Spatial question records:
◇ ◇ ◇ ◇ ◇ ◇ ◇
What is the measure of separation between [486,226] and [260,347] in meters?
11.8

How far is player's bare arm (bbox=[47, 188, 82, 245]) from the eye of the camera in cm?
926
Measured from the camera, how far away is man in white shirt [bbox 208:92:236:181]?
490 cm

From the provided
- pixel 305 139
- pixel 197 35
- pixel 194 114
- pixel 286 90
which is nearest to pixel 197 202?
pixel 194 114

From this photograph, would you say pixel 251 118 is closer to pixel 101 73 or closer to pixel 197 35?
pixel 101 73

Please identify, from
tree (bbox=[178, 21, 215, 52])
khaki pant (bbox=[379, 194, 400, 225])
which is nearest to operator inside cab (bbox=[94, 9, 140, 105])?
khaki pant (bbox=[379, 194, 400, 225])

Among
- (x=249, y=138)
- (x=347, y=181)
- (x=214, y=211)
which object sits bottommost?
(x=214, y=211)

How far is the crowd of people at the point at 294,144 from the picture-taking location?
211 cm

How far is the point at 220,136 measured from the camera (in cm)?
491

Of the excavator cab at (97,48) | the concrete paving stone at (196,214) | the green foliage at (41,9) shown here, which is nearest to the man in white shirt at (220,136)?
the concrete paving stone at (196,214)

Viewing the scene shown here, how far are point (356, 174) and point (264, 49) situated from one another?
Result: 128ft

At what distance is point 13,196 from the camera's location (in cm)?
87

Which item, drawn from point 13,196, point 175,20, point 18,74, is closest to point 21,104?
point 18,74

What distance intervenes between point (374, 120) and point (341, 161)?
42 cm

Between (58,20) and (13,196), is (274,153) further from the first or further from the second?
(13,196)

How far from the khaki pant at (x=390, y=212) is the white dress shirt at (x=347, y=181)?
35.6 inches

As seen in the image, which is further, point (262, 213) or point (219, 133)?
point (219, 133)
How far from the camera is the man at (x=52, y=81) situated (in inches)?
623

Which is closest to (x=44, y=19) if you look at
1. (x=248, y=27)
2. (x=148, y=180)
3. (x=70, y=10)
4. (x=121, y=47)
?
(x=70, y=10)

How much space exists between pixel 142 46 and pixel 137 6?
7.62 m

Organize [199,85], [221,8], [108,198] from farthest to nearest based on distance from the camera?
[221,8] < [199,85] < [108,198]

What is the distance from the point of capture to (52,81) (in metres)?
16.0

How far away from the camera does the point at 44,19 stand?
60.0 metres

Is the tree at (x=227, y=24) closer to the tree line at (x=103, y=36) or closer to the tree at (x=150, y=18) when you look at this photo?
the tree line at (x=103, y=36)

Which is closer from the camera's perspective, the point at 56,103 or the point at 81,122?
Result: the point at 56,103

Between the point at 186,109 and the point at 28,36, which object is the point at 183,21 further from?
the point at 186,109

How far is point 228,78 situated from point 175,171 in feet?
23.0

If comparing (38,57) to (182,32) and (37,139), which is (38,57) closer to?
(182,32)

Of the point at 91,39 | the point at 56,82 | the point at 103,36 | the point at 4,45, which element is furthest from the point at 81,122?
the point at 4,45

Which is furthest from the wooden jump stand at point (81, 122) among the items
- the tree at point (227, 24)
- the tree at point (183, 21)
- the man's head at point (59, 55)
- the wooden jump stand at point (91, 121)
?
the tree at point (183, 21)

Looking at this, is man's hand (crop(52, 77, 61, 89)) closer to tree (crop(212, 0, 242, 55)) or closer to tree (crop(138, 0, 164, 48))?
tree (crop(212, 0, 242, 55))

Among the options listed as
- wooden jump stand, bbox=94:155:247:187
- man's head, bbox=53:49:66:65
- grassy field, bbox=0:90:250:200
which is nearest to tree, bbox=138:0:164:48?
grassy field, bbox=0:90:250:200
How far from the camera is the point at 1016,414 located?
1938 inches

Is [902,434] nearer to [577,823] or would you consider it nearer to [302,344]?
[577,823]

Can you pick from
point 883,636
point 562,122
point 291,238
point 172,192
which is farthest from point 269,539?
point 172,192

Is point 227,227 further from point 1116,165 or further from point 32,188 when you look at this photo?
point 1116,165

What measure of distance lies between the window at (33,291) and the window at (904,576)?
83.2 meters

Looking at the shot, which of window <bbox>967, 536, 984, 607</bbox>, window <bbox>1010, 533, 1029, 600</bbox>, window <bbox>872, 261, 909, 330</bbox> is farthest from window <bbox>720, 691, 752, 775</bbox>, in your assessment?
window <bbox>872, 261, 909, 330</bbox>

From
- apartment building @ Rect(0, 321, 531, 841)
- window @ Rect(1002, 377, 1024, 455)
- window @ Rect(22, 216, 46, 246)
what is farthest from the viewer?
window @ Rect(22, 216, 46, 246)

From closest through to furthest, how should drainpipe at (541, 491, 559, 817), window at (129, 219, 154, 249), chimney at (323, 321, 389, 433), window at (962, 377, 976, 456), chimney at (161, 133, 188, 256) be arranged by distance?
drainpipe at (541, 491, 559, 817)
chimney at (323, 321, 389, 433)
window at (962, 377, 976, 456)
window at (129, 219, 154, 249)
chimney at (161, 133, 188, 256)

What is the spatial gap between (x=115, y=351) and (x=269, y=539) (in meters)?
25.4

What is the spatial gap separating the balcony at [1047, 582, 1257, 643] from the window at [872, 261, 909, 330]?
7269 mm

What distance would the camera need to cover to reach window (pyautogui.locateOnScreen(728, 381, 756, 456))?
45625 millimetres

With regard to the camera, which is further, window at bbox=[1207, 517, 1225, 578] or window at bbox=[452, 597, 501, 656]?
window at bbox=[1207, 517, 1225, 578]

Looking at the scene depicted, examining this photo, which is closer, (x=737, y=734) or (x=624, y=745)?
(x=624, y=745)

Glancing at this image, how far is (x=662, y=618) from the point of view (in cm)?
◇ ◇ ◇ ◇ ◇ ◇ ◇
From the line with "How far from the camera is the point" to the last line of the material, give every line again exactly, and only those lines.

■ RIGHT ANSWER:
How far from the camera is the point at 1016,414 located?
1938 inches

Is [902,434] nearer to [577,823] or would you consider it nearer to [302,344]?
[577,823]

Can you pick from
point 883,636
point 562,122
point 291,238
point 172,192
which is farthest from point 269,539?
point 172,192

Is point 227,227 further from point 1116,165 or further from point 32,188 when you look at this photo?
point 1116,165

What measure of distance lies between the window at (33,291) and the window at (904,576)?
83.2 meters

Looking at the shot, which of window <bbox>967, 536, 984, 607</bbox>, window <bbox>1010, 533, 1029, 600</bbox>, window <bbox>872, 261, 909, 330</bbox> is farthest from window <bbox>720, 691, 752, 775</bbox>, in your assessment?
window <bbox>872, 261, 909, 330</bbox>

From
- apartment building @ Rect(0, 321, 531, 841)
- window @ Rect(1002, 377, 1024, 455)
- window @ Rect(22, 216, 46, 246)
what is farthest from the viewer?
window @ Rect(22, 216, 46, 246)

From closest through to furthest, how should drainpipe at (541, 491, 559, 817), window at (129, 219, 154, 249), chimney at (323, 321, 389, 433), window at (962, 377, 976, 456), chimney at (161, 133, 188, 256) be arranged by distance?
drainpipe at (541, 491, 559, 817)
chimney at (323, 321, 389, 433)
window at (962, 377, 976, 456)
window at (129, 219, 154, 249)
chimney at (161, 133, 188, 256)

What is the spatial gap between (x=115, y=351) and (x=269, y=539) (in meters)?
25.4

What is the spatial gap separating the balcony at [1047, 582, 1257, 643] from the window at [872, 261, 909, 330]?
7269 mm

What distance would the camera need to cover to reach window (pyautogui.locateOnScreen(728, 381, 756, 456))?
45625 millimetres

With regard to the camera, which is further, window at bbox=[1207, 517, 1225, 578] or window at bbox=[452, 597, 501, 656]?
window at bbox=[1207, 517, 1225, 578]

Looking at the scene depicted, examining this photo, which is closer, (x=737, y=734) or (x=624, y=745)?
(x=624, y=745)

Glancing at this image, how far is (x=662, y=618) from the point of view (in cm)?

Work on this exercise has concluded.